Considero Asa Branca uma espécie de segundo hino nacional. A diferença é que no nosso hino a evocação sobre a a coragem ("...verás que um filho teu não foge à luta...") é uma presunção idealista à capacidade do povo perante um perigo imaginado. Asa Branca é um retrato verdadeiro, com as cores cinzentas do sertão nordestino, no qual o sertanejo em meio ao sofrimento, de fato não foge à luta.
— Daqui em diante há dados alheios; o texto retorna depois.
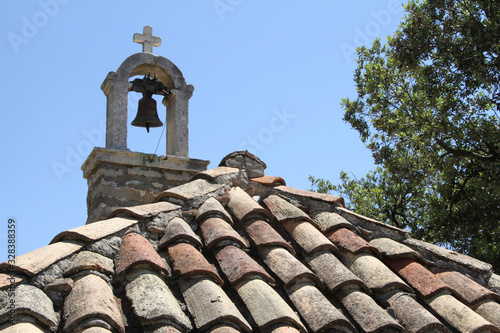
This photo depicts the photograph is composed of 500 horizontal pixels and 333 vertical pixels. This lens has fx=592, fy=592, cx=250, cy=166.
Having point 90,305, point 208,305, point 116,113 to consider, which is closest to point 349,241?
point 208,305

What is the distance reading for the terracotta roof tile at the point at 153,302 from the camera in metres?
2.65

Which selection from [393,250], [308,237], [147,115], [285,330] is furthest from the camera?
[147,115]

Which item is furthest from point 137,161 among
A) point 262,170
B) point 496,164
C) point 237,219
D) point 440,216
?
point 440,216

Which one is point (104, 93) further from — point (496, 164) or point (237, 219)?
point (496, 164)

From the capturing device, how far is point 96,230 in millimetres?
3279

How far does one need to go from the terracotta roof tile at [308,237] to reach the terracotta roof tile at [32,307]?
1.66m

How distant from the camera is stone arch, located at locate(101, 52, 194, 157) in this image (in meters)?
5.66

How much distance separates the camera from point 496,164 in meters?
8.36

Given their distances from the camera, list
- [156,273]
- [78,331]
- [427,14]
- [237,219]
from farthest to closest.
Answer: [427,14] < [237,219] < [156,273] < [78,331]

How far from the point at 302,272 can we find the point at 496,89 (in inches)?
243

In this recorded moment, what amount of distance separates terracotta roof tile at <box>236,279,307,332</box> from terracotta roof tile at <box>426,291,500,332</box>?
1.00m

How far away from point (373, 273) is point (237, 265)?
91 cm

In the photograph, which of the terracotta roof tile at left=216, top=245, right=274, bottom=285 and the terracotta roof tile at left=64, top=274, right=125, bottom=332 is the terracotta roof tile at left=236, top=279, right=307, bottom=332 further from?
the terracotta roof tile at left=64, top=274, right=125, bottom=332

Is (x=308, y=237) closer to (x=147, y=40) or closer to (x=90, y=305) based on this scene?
(x=90, y=305)
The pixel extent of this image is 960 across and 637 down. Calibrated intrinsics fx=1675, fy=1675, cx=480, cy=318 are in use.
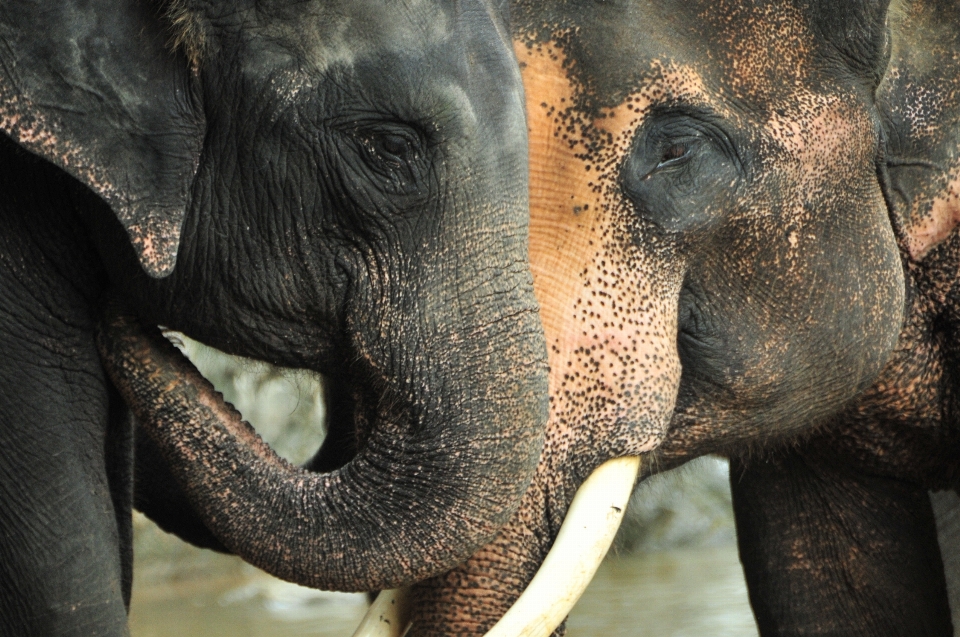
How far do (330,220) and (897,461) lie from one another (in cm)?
143

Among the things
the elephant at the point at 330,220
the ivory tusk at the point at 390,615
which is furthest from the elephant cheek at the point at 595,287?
the ivory tusk at the point at 390,615

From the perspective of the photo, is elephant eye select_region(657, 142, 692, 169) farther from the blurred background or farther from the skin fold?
the blurred background

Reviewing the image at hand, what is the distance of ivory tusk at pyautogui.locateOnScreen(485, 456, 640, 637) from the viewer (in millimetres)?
2338

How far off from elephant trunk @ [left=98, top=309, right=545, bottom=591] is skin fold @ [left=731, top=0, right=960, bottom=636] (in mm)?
1039

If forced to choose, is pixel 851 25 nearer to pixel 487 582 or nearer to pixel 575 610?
pixel 487 582

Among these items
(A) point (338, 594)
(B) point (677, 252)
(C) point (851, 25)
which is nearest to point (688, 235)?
(B) point (677, 252)

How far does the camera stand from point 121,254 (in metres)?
2.38

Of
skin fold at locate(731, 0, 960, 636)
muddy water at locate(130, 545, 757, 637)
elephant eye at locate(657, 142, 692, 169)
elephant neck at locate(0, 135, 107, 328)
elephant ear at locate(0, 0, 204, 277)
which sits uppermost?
elephant ear at locate(0, 0, 204, 277)

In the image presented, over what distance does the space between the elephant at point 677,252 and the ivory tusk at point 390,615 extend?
2 centimetres

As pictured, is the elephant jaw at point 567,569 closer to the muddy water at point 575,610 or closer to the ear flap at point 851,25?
the ear flap at point 851,25

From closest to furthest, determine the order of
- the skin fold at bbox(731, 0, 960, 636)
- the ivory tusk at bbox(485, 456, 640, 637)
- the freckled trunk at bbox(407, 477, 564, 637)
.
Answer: the ivory tusk at bbox(485, 456, 640, 637) → the freckled trunk at bbox(407, 477, 564, 637) → the skin fold at bbox(731, 0, 960, 636)

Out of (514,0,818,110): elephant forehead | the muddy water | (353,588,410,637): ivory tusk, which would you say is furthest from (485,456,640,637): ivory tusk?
the muddy water

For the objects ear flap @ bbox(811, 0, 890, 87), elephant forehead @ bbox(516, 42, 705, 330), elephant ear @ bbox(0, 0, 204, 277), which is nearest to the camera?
elephant ear @ bbox(0, 0, 204, 277)

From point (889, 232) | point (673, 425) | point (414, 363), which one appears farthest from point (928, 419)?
point (414, 363)
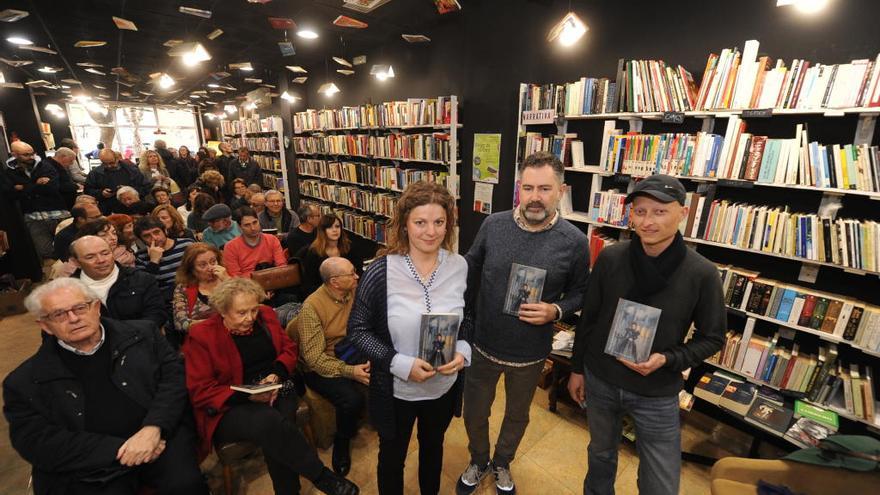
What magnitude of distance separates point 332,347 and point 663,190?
2049 mm

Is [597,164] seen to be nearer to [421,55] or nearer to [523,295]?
[523,295]

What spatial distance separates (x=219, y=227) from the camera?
3889 mm

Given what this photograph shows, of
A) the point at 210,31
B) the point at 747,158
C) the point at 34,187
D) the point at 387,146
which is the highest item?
the point at 210,31

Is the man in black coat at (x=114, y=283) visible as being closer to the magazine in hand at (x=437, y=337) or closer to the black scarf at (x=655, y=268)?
the magazine in hand at (x=437, y=337)

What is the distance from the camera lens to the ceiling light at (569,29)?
2980mm

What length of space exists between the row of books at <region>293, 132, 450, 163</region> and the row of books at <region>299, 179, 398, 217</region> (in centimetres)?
62

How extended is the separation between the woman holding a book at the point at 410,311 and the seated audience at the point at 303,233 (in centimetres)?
265

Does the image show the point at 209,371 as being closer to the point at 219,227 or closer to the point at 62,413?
the point at 62,413

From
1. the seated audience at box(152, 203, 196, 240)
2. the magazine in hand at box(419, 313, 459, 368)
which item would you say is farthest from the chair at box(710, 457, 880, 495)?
the seated audience at box(152, 203, 196, 240)

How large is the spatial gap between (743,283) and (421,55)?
15.2 ft

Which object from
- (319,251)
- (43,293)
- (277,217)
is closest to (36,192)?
(277,217)

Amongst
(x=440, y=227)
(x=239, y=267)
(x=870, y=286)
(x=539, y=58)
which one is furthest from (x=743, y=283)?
(x=239, y=267)

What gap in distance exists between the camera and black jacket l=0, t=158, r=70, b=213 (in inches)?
185

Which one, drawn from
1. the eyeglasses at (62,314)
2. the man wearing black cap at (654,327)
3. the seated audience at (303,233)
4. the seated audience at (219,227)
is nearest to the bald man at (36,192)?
the seated audience at (219,227)
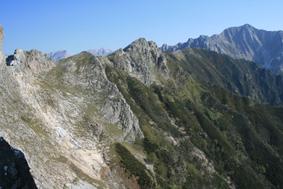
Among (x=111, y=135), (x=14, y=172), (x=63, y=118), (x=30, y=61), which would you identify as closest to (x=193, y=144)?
(x=111, y=135)

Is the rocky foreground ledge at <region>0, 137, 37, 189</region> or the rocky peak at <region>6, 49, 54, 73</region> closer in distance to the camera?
the rocky foreground ledge at <region>0, 137, 37, 189</region>

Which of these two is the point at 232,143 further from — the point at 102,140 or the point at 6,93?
the point at 6,93

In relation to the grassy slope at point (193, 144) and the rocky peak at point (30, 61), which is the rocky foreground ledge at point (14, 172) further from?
the grassy slope at point (193, 144)

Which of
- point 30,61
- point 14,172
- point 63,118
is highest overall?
point 30,61

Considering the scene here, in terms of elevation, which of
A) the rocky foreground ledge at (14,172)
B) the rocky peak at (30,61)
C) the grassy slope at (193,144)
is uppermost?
the rocky peak at (30,61)

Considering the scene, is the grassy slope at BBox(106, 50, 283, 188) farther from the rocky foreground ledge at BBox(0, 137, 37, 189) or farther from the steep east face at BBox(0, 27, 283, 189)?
the rocky foreground ledge at BBox(0, 137, 37, 189)

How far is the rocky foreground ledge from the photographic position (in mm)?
35594

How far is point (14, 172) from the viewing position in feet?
120

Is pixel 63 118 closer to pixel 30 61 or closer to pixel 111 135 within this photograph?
pixel 111 135

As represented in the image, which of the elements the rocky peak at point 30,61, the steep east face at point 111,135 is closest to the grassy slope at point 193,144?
the steep east face at point 111,135

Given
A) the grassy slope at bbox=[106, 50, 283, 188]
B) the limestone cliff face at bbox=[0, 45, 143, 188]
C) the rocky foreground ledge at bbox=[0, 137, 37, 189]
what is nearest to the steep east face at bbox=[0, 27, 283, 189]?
the limestone cliff face at bbox=[0, 45, 143, 188]

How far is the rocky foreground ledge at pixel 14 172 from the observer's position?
117ft

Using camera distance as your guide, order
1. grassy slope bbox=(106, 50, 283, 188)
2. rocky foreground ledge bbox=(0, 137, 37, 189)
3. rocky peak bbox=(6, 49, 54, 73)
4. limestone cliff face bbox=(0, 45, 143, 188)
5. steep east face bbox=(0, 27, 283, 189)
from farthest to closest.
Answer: grassy slope bbox=(106, 50, 283, 188) → rocky peak bbox=(6, 49, 54, 73) → steep east face bbox=(0, 27, 283, 189) → limestone cliff face bbox=(0, 45, 143, 188) → rocky foreground ledge bbox=(0, 137, 37, 189)

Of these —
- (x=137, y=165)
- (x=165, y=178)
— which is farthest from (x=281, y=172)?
(x=137, y=165)
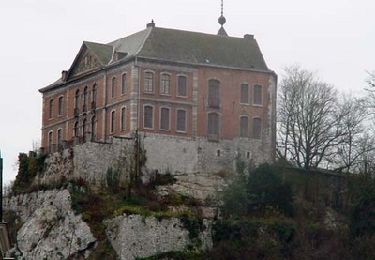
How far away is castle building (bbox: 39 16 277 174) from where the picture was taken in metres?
79.2

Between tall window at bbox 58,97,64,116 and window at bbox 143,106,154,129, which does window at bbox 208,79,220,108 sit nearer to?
window at bbox 143,106,154,129

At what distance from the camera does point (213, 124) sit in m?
80.8

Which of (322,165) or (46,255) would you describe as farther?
(322,165)

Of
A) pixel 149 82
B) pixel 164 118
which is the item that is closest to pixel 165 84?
pixel 149 82

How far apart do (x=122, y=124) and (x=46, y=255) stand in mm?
8696

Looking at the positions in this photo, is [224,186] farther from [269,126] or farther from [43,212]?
[43,212]

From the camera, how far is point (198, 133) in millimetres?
79938

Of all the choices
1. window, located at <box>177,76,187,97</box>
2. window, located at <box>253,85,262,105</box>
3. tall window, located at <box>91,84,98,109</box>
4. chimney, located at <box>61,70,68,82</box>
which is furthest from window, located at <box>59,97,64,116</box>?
window, located at <box>253,85,262,105</box>

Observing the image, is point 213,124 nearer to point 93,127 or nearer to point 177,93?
point 177,93

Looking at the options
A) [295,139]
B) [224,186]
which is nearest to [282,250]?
[224,186]

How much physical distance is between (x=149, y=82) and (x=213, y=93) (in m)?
4.11

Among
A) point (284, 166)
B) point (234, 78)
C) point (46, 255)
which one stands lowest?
point (46, 255)

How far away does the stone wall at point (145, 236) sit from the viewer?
7473cm

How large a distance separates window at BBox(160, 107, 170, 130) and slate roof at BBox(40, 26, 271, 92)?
2.97 meters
Ao contrário, promete vitória em uma luta que necessariamente terá de travar:
"Quando o verde dos teus óio
Se espanhar na prantação
Eu te asseguro não chore não, viu
Que eu vortarei,
Viu, Meu coração"
O Baião merecia há muito tempo uma presença maior nos meios culturais brasileiros. O Homem Que Engarrafa Nuvens é um belíssimo filme sobre o Doutor do Baião, o cearense Humberto Teixeira, autor de Asa Branca, juntamente com Luiz Gonzaga, este o Rei do Baião. O filme é muito bem dirigido por Lírio Ferreira e a produção ficou a cargo de Denise Dumont, filha de Teixeira.
A certa altura do filme, Gilberto Gil diz que há dois gêneros musicais genuinamente brasileiros: o samba e o baião. Eis uma daquelas verdades que refrescam o nosso sentimento de brasilidade. Estas duas invenções antropológicas e musicais percorrem todo o território nacional, não são fenômenos regionais, embora as suas raízes estejam deitadas sobre o solo sagrado do sertão. De outro lado, tanto o samba quanto o baião são armas que temos para nos afirmar em meio à globalização cultural.
Humberto Teixeira foi aquele que teve não apenas uma cristalina percepção ideológica sobre o baião, mas soube traduzi-la em versos e música. Não era apenas douto, era igualmente um poeta que soube reconhecer no "caboclo de cara larga" Luiz Gonzaga um parceiro para toda a eternidade. No filme há um desfile de personalidades a falar (e cantar) Teixeira: de Elba Ramalho a Sivuca, passando por Gil, Caetano, Chico Buarque, Gal e, até mesmo o cansativo Zeca Pagodinho. Tal pluraridade é marca da universalidade e multifacetada musicalidade do baião. Não é algo ocasional.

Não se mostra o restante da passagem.